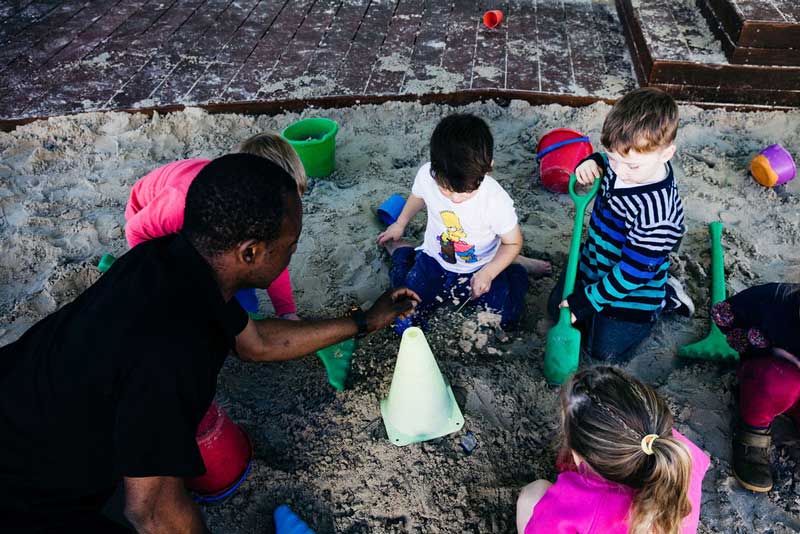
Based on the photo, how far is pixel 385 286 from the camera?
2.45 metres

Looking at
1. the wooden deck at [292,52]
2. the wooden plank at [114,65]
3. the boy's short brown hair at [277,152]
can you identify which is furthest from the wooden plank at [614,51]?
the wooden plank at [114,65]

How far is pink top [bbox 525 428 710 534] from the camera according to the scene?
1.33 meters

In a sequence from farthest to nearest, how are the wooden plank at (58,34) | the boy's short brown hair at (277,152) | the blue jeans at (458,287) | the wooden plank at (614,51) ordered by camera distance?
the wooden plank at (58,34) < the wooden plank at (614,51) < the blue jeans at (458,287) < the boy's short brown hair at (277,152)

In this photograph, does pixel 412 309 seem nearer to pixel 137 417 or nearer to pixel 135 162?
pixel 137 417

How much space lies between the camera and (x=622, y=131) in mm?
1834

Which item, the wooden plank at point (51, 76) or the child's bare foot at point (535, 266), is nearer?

════════

### EXERCISE
Copy the material above word for word, starting at the line that contains "How far is pink" and ending with the last line of the material.

### RESPONSE TO THIS EXERCISE
How far is pink top [bbox 525 428 710 534] from the camera according to the scene?
1.33 meters

In a sequence from farthest to nearest, how are the wooden plank at (58,34) | the boy's short brown hair at (277,152) | the blue jeans at (458,287) | the wooden plank at (614,51) ordered by camera distance?
the wooden plank at (58,34) < the wooden plank at (614,51) < the blue jeans at (458,287) < the boy's short brown hair at (277,152)

In this photograph, does pixel 412 309 seem nearer to pixel 137 417 or nearer to pixel 135 162?
pixel 137 417

How much space lies between the camera and (x=622, y=131) in mm?
1834

Which item, the wooden plank at point (51, 76) or the child's bare foot at point (535, 266), is nearer?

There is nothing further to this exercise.